6.824 2013 Lecture 19: Scaling Memcache at Facebook

Scaling Memcache at Facebook, by Nishtala et al, NSDI 2013

why are we reading this paper?
  it's not an idea/technique paper
  it's an experience paper
  lots of lessons and facts about real world of big web sites
  we can argue with their design, but not their success

the big picture
  facebook: lots of users, friend lists, status, posts, likes, photos
  multiple data centers (at least west and east coast)
  each data center -- "region":
    "real" data sharded over MySQL DBs
    memcached layer (mc)
    web servers (clients of memcached)
  each data center's DBs contain full replica
  west coast is master, others are slaves via MySQL async log replication

the paper focuses on memcached (mc)
  a cache, between web servers and DBs, to reduce load on DBs
  used by many web sites

mc
  each server stores a hash table -- keys and values
  put(k, v)
  get(k) -> v
  delete(k)
  data in RAM (not disk)
  eviction?
    LRU list -- on put(), if mem full, delete LRU k/v pair
    also put() can specify an expiration time
    but FB found these insufficient -- explicit delete()s
  very simple!

how to use multiple mc servers?
  clients hash key to pick the server
  thus they partition the k/v pairs over mc servers

Q: why partition -- why not replicate?
  i.e. why not have each web server use just one mc server?
  partition uses less memory
  partition better if no one key is extremely popular
  but partition makes writes more expensive
  but partition forces each web server to contact many mc servers

how do FB apps use mc?
  read:
    v = get(k) (computes hash(k) to choose mc server)
    if v is nil {
      v = fetch from DB
      put(k, v)
    }
  write:
    v = new value
    send k,v to DB
    delete(k)
  this is a "look-aside" cache
  looks simple!

what does FB store in mc?
  paper does not say
  maybe userID -> name; userID -> friend list; postID -> text; URL -> likes
  basically copies of data from DB

lessons I found surprising:
  look-aside is tricky -- consistency -- even though seems simple
    paper is trying to integrate mutually-oblivious storage layers
  cache is critical: not about improving UX, but about surviving huge load
    cache misses and failures can wreck DB
  replication vs partition comes up again and again (shared pools, regions, &c)
  stale data a big headache
    and each performance fix brings a new source of staleness
  packet rate more important than query rate => batching &c
  caches more of a bottleneck than DB
    multiple clusters share one set of DBs
  huge "fan-out" => parallel fetch, in-cast congestion, batching
  memory seems to be an issue -- the reason they sometimes don't replicate
    even with 100s of servers, terabytes of memory

let's talk about performance first
  majority of paper is about avoiding stale data
  but staleness only arose from performance design

regions (Section 5)

Q: why regions as complete replicas, rather than partitioning users?
   social net -> not much locality
   very different from e.g. e-mail

Q: why OK performance despite all writes forced to go to the master region?

Q: why not PNUTS-style per-record master?
   regions not about latency to user

Q: why write to MySQL? why not all data in memcached, eliminate DB?
   persistence, transactions, one master copy

Q: why isn't MySQL write load a serious bottleneck?
   after all, region replicas and mc only reduce read load
   and make write load *worse* -- DB has to tell all mc servers about writes
   they have 100s of mc servers
   so even if writes are only 1%, still significant
   
within a region (Section 4)

Assigned task:
Continue the memcache lecture notes from the point where they stop, in the same terse outline style.

Stored data:
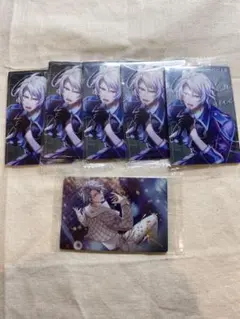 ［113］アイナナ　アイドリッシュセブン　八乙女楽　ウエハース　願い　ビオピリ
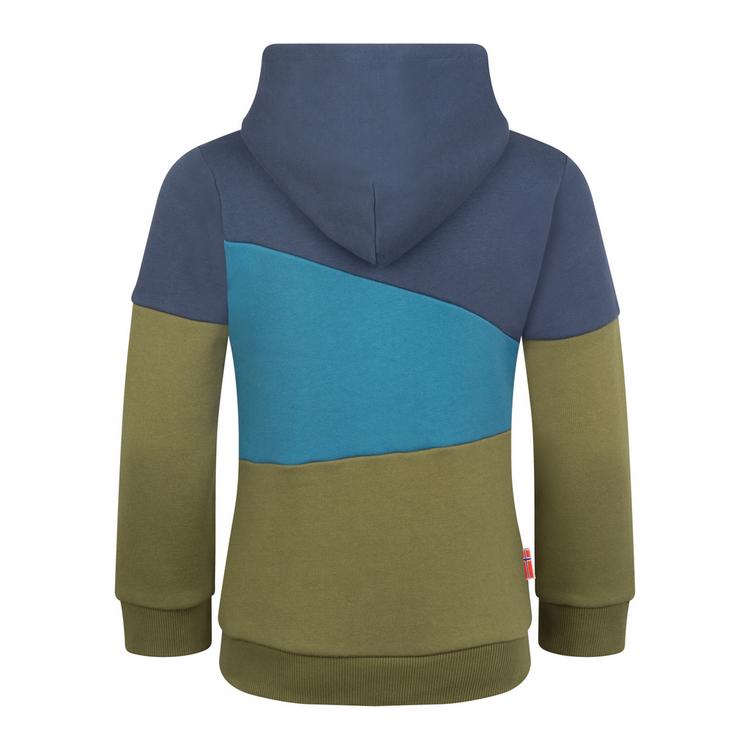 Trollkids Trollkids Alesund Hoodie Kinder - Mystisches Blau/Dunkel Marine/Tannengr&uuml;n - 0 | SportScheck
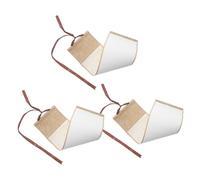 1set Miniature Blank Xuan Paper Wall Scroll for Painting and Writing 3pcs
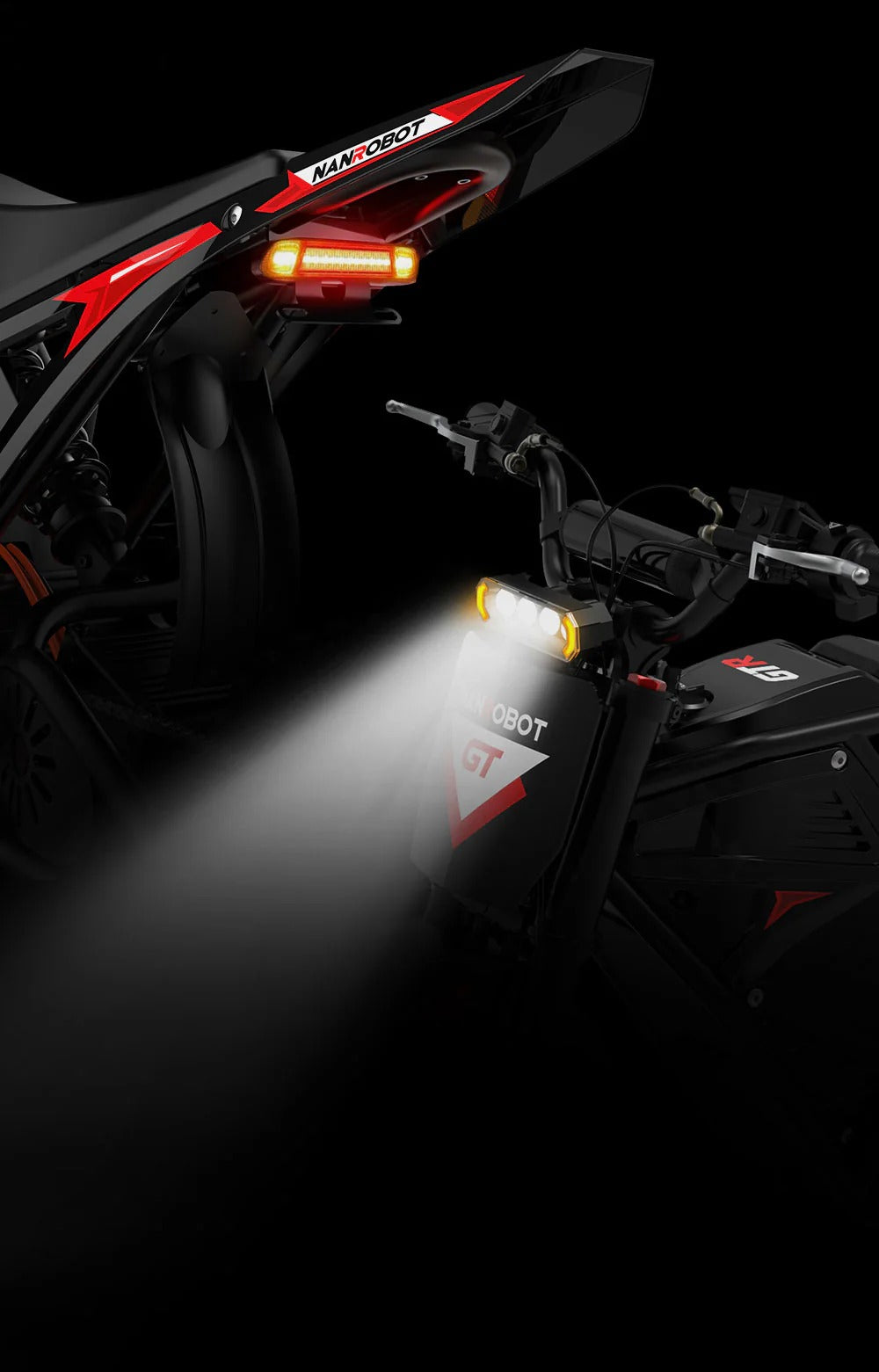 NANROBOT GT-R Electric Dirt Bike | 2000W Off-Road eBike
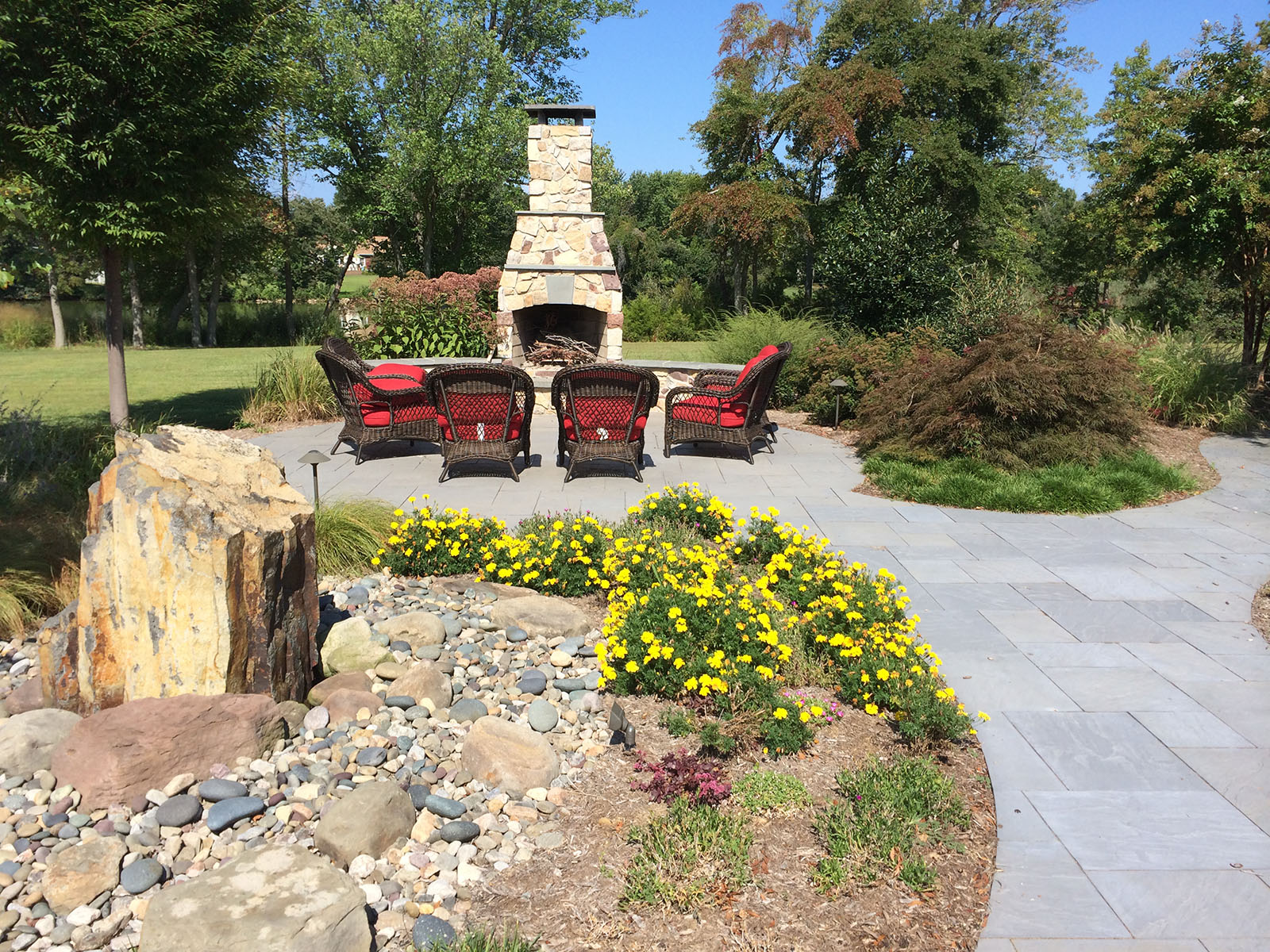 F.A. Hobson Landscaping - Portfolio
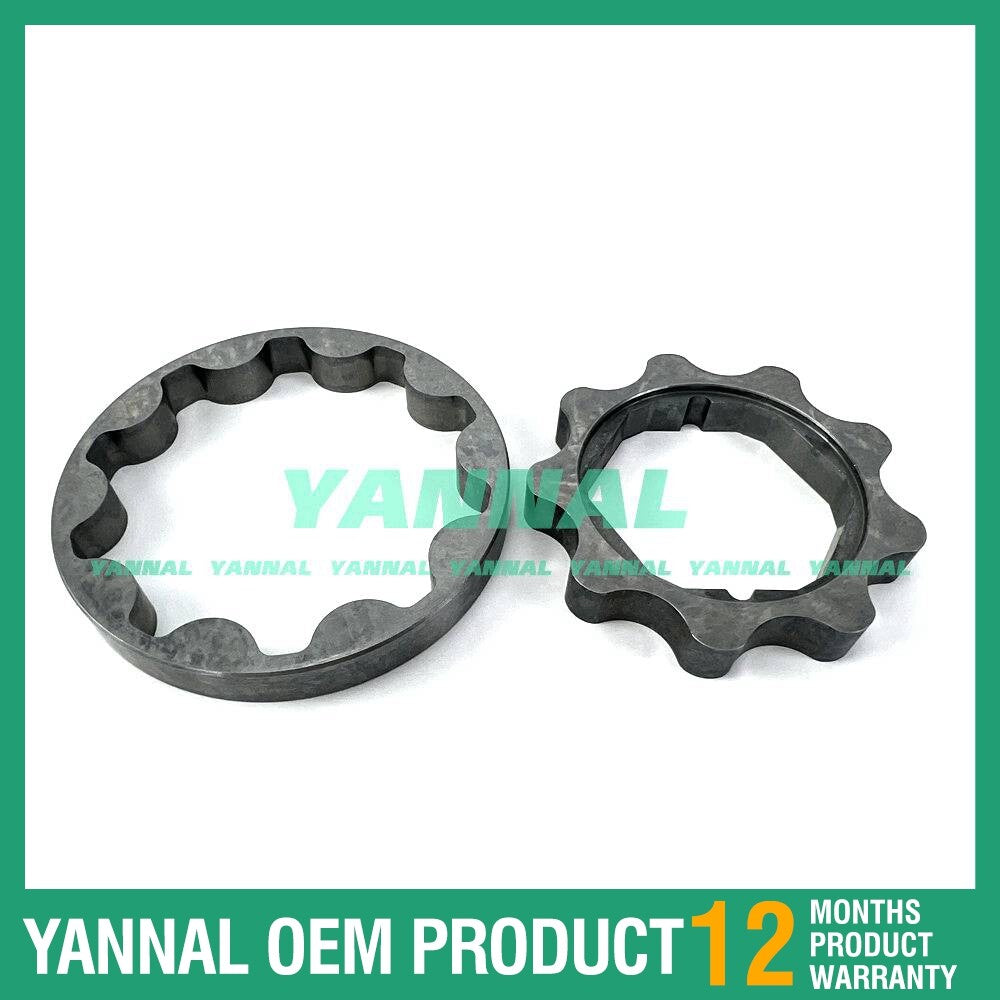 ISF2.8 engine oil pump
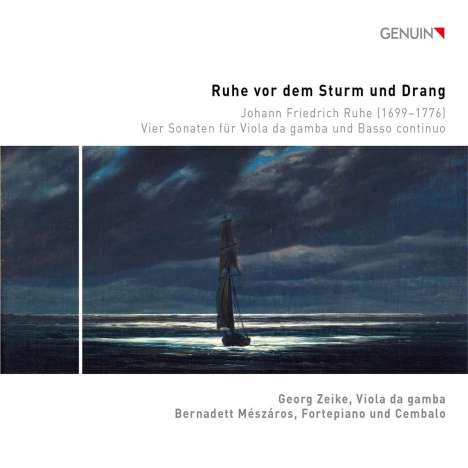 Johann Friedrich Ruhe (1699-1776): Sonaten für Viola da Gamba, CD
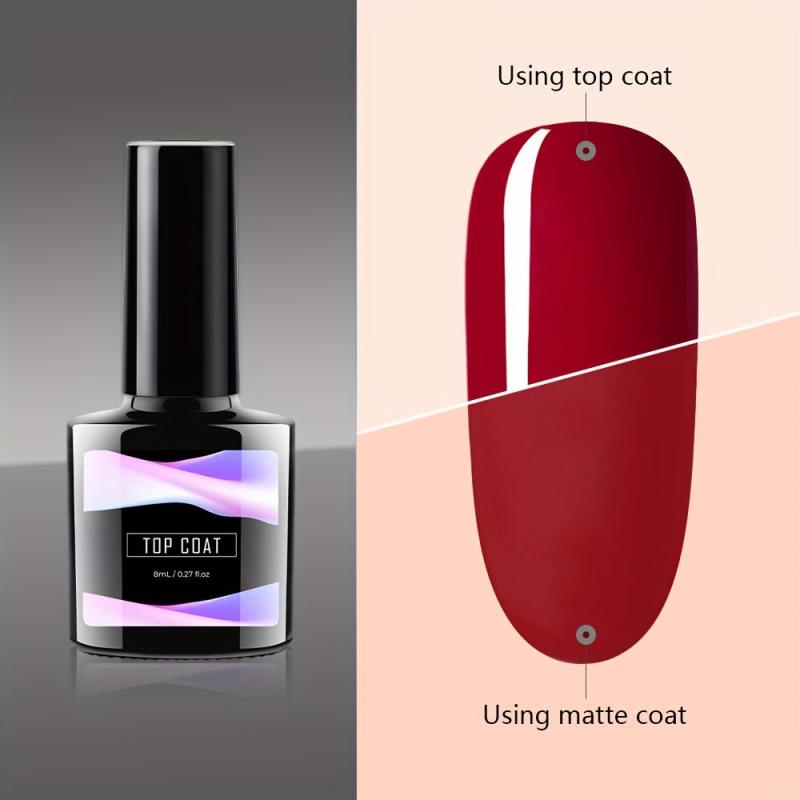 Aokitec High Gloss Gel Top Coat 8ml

Response:
multiple mc clusters *within* each region too!
  cluster == complete set of mc cache servers
    i.e. a replica, at least of cached data

why multiple clusters per region?
  why not add more and more mc servers to a single cluster?
  1. adding mc servers to cluster doesn't help single popular keys
     replicating (multiple clusters) does help
  2. more mcs in cluster -> each client req talks to more servers
     and more in-cast congestion
     client requests fetch 20 to 500 keys! over many mc servers
     MUST request them in parallel (otherwise total latency too large)
     so all replies come back at the same time
     network switches, NIC run out of buffers
  3. hard to build network for single big cluster
     uniform client/server access
     so cross-section b/w must be large -- major driver of cost
     two clusters -> 1/2 the cross-section b/w

but -- replicating all objects apparently not a good idea
  "regional pool" shared by all clusters
  unpopular objects (no need for many copies)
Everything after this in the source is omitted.